Smoot‐Hawley outraged people, starting with our neighbors. “The tariff on halibut was doubled, thus offending the eastern provinces of Canada,” explained Joseph M. Jones Jr., in his classic study “Tariff Retaliation.” “The tariff duties on potatoes, on milk, cream, buttermilk, skimmed milk and butter were all radically increased, thus antagonizing the populations of Quebec and Ontario; the prairie and western provinces were provoked by increased duties on cattle, fresh meats, wheat and other grains; British Columbia and Alberta were infuriated by increases in the duties on apples, logs and lumber.” Canadians slapped steep tariffs on U.S. agricultural implements, electrical apparatus, household equipment, cast‐iron pipe, vegetables, gasoline, shoes, paper, fertilizers and jewelry — perhaps a billion dollars’ worth of business down the tubes.
In Great Britain, long the greatest champion for free trade and prosperity, Smoot‐Hawley helped provoke a protectionist reaction that led to the Import Duties Act (1932), the country’s first general tariff law in more than a century. Part II of the Import Duties Act provided 100 percent tariffs on goods from countries such as the United States that penalized British goods.
Because Smoot‐Hawley included cork, which accounted for more than half of Spain’s exports to the United States, Spain increased tariffs on American cars by 150 percent, enough to shut American cars out of the Spanish market.
Smoot‐Hawley hit Italy’s principal exports to the United States, including raw cotton, wheat, copper and leather, and Italy retaliated by more than doubling its tariffs on American cars. Sales of American cars in Italy subsequently dropped 90 percent. Italy also increased tariffs on American radios more than 500 percent.

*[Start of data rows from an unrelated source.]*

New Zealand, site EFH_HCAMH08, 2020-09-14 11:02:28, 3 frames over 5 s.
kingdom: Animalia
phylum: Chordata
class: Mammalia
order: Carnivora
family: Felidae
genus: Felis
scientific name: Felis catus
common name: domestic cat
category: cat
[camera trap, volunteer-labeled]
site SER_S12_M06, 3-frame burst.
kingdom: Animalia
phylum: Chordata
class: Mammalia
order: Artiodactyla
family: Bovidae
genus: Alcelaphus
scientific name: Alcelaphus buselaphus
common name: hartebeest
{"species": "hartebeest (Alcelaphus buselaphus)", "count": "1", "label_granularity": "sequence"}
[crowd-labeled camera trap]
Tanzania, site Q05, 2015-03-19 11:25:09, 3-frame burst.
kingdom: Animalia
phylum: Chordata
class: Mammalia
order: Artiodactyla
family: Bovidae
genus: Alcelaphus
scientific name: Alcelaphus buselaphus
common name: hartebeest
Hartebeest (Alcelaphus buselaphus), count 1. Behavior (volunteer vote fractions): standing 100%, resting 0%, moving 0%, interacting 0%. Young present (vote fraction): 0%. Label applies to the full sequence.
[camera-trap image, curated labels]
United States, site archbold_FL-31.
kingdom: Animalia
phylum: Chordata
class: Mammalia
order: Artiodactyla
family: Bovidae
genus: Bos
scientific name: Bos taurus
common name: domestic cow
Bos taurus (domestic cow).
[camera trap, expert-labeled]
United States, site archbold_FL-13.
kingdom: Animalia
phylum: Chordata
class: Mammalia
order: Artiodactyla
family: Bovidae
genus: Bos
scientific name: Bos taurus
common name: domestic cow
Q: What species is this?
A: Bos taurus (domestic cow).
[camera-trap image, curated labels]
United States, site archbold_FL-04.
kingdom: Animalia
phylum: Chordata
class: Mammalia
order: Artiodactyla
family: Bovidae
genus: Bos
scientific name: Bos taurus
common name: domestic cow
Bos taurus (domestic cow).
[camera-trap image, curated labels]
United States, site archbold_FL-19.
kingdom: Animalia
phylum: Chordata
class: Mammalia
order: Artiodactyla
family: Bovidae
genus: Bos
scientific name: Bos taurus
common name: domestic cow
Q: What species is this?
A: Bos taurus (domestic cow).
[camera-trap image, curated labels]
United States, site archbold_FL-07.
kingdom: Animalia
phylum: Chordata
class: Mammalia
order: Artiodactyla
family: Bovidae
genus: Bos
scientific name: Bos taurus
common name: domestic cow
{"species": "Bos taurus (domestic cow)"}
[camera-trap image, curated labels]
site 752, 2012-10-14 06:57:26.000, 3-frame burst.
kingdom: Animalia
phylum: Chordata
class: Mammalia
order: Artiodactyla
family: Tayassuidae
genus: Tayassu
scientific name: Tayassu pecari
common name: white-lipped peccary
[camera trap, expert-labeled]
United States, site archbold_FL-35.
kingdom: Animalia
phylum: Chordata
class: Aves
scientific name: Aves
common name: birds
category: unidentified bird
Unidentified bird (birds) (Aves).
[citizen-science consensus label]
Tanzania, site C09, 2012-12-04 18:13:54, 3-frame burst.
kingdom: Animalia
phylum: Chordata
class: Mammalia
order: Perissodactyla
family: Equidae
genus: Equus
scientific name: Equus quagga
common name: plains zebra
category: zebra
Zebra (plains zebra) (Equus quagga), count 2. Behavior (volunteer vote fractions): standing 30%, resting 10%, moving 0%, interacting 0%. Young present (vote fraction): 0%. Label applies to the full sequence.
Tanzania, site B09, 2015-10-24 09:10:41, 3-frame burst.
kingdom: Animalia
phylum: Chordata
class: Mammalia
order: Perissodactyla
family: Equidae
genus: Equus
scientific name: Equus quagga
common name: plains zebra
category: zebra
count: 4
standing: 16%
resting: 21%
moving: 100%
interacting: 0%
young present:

France responded to Smoot‐Hawley with import quotas that, together with its tariffs, business taxes and other obstacles, shut American goods out of the French market.
Smoot‐Hawley affected just about every Swiss export to the United States, watches in particular. A tenth of the Swiss population was involved in the watch business, and 95 percent of Swiss watches were exported. There was popular support for a Swiss boycott aimed at all American goods.
By inflaming nationalist sentiment against the United States, Smoot‐Hawley encouraged many governments to retaliate by enacting exchange controls that further throttled trade. By 1935, there were exchange controls in Afghanistan, Argentina, Austria, Bolivia, Brazil, Chile, China, Colombia, Costa Rica, Cuba, Czechoslovakia, Danzig, Ecuador, El Salvador, Finland, Germany, Greece, Hong Kong, Hungary, Iceland, Japan, Latvia, Lithuania, Luxembourg, Mexico, Netherlands, New Zealand, Nicaragua, Paraguay, Poland, Romania, Uruguay, Venezuela and Yugoslavia.
American farmers, who had lobbied hard for Smoot‐Hawley, were among the biggest losers from all this. They saw their exports plunge from $1.8 billion in 1929 before Smoot Hawley to $590 million just four years later.
Rather then risk setting off another protectionist binge, the United States should pursue genuine hope and change: Begin the process of phasing out Smoot‐Hawley and all its costly amendments.